*WRITTEN PROBLEM*: Write out every record in full, exactly as written, please.

(Records from a dataset)
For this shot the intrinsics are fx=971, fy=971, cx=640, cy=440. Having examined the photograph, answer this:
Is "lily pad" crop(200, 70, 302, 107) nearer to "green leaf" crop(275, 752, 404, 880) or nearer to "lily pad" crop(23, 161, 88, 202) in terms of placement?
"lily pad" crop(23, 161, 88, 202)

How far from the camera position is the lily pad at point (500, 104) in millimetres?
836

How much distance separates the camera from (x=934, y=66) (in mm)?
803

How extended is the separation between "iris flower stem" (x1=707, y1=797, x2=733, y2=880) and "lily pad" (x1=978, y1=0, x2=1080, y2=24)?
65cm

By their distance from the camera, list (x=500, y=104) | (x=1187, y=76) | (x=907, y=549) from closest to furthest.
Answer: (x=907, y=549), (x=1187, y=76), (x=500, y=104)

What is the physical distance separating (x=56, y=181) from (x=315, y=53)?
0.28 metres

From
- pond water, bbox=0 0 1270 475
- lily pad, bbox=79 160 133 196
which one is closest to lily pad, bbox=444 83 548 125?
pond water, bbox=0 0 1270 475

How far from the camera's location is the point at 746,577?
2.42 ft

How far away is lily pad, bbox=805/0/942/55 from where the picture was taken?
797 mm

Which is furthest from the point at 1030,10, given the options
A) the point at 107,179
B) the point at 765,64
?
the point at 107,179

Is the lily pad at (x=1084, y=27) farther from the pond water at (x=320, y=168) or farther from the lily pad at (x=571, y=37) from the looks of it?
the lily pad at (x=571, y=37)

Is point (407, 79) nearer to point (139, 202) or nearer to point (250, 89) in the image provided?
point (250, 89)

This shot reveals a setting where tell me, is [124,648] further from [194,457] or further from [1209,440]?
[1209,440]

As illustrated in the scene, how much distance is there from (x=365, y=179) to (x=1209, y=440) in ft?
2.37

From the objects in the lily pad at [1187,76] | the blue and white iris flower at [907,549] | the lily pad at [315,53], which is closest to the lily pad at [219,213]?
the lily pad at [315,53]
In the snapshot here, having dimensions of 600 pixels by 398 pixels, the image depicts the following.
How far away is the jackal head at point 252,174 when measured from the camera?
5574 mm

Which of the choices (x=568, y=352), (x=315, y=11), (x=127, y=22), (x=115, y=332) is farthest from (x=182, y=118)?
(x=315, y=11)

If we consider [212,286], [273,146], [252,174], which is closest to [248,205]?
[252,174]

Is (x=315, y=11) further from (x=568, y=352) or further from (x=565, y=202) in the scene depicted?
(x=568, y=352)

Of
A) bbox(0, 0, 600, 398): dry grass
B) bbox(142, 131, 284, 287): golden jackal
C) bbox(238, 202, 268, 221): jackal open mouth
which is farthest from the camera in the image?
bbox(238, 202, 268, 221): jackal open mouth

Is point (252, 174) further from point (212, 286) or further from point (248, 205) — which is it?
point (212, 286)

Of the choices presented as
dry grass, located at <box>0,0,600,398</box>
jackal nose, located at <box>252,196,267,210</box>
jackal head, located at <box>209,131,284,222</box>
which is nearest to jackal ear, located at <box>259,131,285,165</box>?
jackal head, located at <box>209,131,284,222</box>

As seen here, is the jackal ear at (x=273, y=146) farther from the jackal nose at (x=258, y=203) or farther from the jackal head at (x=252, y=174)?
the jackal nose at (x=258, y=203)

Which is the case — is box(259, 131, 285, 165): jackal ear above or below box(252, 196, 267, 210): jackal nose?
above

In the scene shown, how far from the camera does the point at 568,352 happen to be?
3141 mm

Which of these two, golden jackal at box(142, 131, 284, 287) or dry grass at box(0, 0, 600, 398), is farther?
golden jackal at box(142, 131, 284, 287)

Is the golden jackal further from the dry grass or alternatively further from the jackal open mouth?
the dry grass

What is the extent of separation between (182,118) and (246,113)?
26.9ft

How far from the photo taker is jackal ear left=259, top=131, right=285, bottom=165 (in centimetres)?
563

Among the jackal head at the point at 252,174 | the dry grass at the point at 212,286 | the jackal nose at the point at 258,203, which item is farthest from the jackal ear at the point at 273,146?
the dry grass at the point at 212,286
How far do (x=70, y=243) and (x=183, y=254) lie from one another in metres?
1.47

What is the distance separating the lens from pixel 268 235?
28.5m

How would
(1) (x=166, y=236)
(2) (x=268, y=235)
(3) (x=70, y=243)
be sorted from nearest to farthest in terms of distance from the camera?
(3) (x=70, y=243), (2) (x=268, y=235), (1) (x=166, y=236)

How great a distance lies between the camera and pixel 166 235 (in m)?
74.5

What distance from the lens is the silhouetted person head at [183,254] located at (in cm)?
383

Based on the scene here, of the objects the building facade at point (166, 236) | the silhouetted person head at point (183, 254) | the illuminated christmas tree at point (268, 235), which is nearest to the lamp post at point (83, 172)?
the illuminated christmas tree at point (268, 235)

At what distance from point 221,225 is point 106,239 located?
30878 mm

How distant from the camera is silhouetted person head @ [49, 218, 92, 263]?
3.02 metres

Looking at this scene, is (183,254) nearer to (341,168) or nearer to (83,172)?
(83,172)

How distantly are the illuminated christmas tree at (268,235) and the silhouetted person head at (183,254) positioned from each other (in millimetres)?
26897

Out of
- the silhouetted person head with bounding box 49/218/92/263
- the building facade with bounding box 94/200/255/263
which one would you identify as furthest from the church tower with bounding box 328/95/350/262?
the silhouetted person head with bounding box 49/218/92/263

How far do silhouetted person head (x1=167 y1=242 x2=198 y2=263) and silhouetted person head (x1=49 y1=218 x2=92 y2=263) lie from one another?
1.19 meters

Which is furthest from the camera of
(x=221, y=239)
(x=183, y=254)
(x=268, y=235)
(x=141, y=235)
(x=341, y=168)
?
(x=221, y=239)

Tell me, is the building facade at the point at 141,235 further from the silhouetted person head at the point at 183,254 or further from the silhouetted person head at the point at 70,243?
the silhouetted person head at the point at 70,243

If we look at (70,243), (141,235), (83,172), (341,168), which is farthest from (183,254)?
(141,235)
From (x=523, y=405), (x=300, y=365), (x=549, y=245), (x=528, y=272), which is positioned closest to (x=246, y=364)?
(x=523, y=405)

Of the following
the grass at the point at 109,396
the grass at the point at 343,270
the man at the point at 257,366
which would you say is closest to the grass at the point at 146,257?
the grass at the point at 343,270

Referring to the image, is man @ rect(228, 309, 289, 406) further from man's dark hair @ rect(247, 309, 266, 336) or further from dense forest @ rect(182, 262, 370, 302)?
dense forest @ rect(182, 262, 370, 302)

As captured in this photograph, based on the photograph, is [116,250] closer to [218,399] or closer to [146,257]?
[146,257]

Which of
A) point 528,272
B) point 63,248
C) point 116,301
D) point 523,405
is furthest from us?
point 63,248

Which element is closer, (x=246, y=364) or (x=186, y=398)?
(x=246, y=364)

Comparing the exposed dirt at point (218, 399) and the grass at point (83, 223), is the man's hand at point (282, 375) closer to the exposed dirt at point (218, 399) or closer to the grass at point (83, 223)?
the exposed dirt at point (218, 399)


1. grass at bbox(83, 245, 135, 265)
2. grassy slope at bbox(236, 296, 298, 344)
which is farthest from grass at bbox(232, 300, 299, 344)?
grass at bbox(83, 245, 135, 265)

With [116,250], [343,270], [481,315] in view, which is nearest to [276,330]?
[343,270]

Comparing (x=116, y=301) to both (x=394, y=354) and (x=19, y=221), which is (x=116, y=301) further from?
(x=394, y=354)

*WRITTEN SOLUTION*:
For this shot the intrinsics are fx=971, fy=971, cx=640, cy=440. Having examined the photograph, answer this:
Is "lily pad" crop(200, 70, 302, 107) nearer to "green leaf" crop(275, 752, 404, 880) or nearer to "lily pad" crop(23, 161, 88, 202) in terms of placement?
"lily pad" crop(23, 161, 88, 202)

How far from the camera position is the lily pad at point (500, 104) in millimetres?
836

How much distance separates the camera from (x=934, y=66) (in mm)?
803

How extended is the separation between "iris flower stem" (x1=707, y1=797, x2=733, y2=880) and "lily pad" (x1=978, y1=0, x2=1080, y2=24)?
65cm

By their distance from the camera, list (x=500, y=104) | (x=1187, y=76) | (x=907, y=549) from closest to furthest.
Answer: (x=907, y=549), (x=1187, y=76), (x=500, y=104)

What is the physical distance separating (x=56, y=181) from (x=315, y=53)?
0.28 metres

From
- pond water, bbox=0 0 1270 475
- lily pad, bbox=79 160 133 196
which one is closest to lily pad, bbox=444 83 548 125?
pond water, bbox=0 0 1270 475

How far from the camera's location is the point at 746,577?
2.42 ft

How far away is lily pad, bbox=805/0/942/55 from where the picture was taken?
797 mm

Which is furthest from the point at 1030,10, given the options
A) the point at 107,179
B) the point at 765,64
?
the point at 107,179

Is the lily pad at (x=1084, y=27) farther from the pond water at (x=320, y=168) or farther from the lily pad at (x=571, y=37) from the looks of it?
the lily pad at (x=571, y=37)

Is point (407, 79) nearer to point (139, 202) or nearer to point (250, 89) in the image provided?
point (250, 89)

This shot reveals a setting where tell me, is [124,648] further from [194,457] or further from [1209,440]?
[1209,440]

As illustrated in the scene, how much distance is there from (x=365, y=179) to (x=1209, y=440) in ft?
2.37

From the objects in the lily pad at [1187,76] | the blue and white iris flower at [907,549] | the lily pad at [315,53], which is closest to the lily pad at [219,213]?
the lily pad at [315,53]
In the snapshot here, having dimensions of 600 pixels by 398 pixels, the image depicts the following.
How far away is the jackal head at point 252,174 when measured from the camera?
5574 mm

Which of the choices (x=568, y=352), (x=315, y=11), (x=127, y=22), (x=115, y=332) is farthest from (x=182, y=118)?
(x=315, y=11)

If we consider [212,286], [273,146], [252,174], which is closest to [248,205]?
[252,174]

Is (x=315, y=11) further from (x=568, y=352) or further from (x=565, y=202) in the scene depicted?
(x=568, y=352)

Of
A) bbox(0, 0, 600, 398): dry grass
B) bbox(142, 131, 284, 287): golden jackal
C) bbox(238, 202, 268, 221): jackal open mouth
which is farthest from the camera in the image?
bbox(238, 202, 268, 221): jackal open mouth

Is point (252, 174) further from point (212, 286) or further from point (248, 205) — which is it?
point (212, 286)

Of the choices presented as
dry grass, located at <box>0,0,600,398</box>
jackal nose, located at <box>252,196,267,210</box>
jackal head, located at <box>209,131,284,222</box>
which is nearest to jackal ear, located at <box>259,131,285,165</box>?
jackal head, located at <box>209,131,284,222</box>

As seen here, is the jackal ear at (x=273, y=146) farther from the jackal nose at (x=258, y=203) or farther from the jackal head at (x=252, y=174)?
the jackal nose at (x=258, y=203)

Which is the case — is box(259, 131, 285, 165): jackal ear above or below box(252, 196, 267, 210): jackal nose?
above

In the scene shown, how far from the camera does the point at 568,352 happen to be?
3141 mm

Which of these two, golden jackal at box(142, 131, 284, 287) or dry grass at box(0, 0, 600, 398), is farther?
golden jackal at box(142, 131, 284, 287)

Is the golden jackal further from the dry grass or alternatively further from the jackal open mouth?
the dry grass

What is the extent of separation between (182,118) and (246,113)?
26.9ft

How far from the photo taker is jackal ear left=259, top=131, right=285, bottom=165 (in centimetres)?
563

Among the jackal head at the point at 252,174 | the dry grass at the point at 212,286 | the jackal nose at the point at 258,203, which item is farthest from the jackal ear at the point at 273,146?
the dry grass at the point at 212,286
How far do (x=70, y=243) and (x=183, y=254) lie from one another in metres?
1.47

What is the distance separating the lens from pixel 268 235?
28.5m

How would
(1) (x=166, y=236)
(2) (x=268, y=235)
(3) (x=70, y=243)
be sorted from nearest to farthest in terms of distance from the camera?
(3) (x=70, y=243), (2) (x=268, y=235), (1) (x=166, y=236)

How great a distance lies between the camera and pixel 166 235 (in m)?
74.5

What distance from the lens is the silhouetted person head at [183,254] located at (in cm)?
383

Based on the scene here, of the objects the building facade at point (166, 236) | the silhouetted person head at point (183, 254) | the illuminated christmas tree at point (268, 235), which is nearest to the lamp post at point (83, 172)?
the illuminated christmas tree at point (268, 235)

At what distance from point 221,225 is point 106,239 located?
30878 mm

How distant from the camera is silhouetted person head @ [49, 218, 92, 263]?
3.02 metres

Looking at this scene, is (183,254) nearer to (341,168) or nearer to (83,172)?
(83,172)

How distantly are the illuminated christmas tree at (268,235) and the silhouetted person head at (183,254) positioned from each other (in millimetres)?
26897

Out of
- the silhouetted person head with bounding box 49/218/92/263
- the building facade with bounding box 94/200/255/263
which one would you identify as furthest from the church tower with bounding box 328/95/350/262?
the silhouetted person head with bounding box 49/218/92/263

How far do silhouetted person head (x1=167 y1=242 x2=198 y2=263) and silhouetted person head (x1=49 y1=218 x2=92 y2=263) lie from one another?
1.19 meters

Which is furthest from the camera of
(x=221, y=239)
(x=183, y=254)
(x=268, y=235)
(x=141, y=235)
(x=341, y=168)
?
(x=221, y=239)

Tell me, is the building facade at the point at 141,235 further from the silhouetted person head at the point at 183,254 or further from the silhouetted person head at the point at 70,243?
the silhouetted person head at the point at 70,243

If we look at (70,243), (141,235), (83,172), (341,168), which is farthest from (183,254)?
(141,235)
From (x=523, y=405), (x=300, y=365), (x=549, y=245), (x=528, y=272), which is positioned closest to (x=246, y=364)?
(x=523, y=405)

Of the following
the grass at the point at 109,396
the grass at the point at 343,270
the man at the point at 257,366
which would you say is closest to the grass at the point at 146,257?
the grass at the point at 343,270

Referring to the image, is man @ rect(228, 309, 289, 406) further from man's dark hair @ rect(247, 309, 266, 336) or further from dense forest @ rect(182, 262, 370, 302)?
dense forest @ rect(182, 262, 370, 302)

As captured in this photograph, based on the photograph, is [116,250] closer to [218,399] or closer to [146,257]?
[146,257]

Which of
A) point 528,272
B) point 63,248
C) point 116,301
D) point 523,405
is furthest from us?
point 63,248

Which element is closer, (x=246, y=364) or (x=186, y=398)?
(x=246, y=364)

Comparing the exposed dirt at point (218, 399) and the grass at point (83, 223), is the man's hand at point (282, 375) closer to the exposed dirt at point (218, 399) or closer to the grass at point (83, 223)?
the exposed dirt at point (218, 399)


1. grass at bbox(83, 245, 135, 265)
2. grassy slope at bbox(236, 296, 298, 344)
which is farthest from grass at bbox(232, 300, 299, 344)?
grass at bbox(83, 245, 135, 265)

With [116,250], [343,270], [481,315] in view, which is nearest to [276,330]?
[343,270]

Comparing (x=116, y=301) to both (x=394, y=354) and (x=19, y=221), which is (x=116, y=301) further from?
(x=394, y=354)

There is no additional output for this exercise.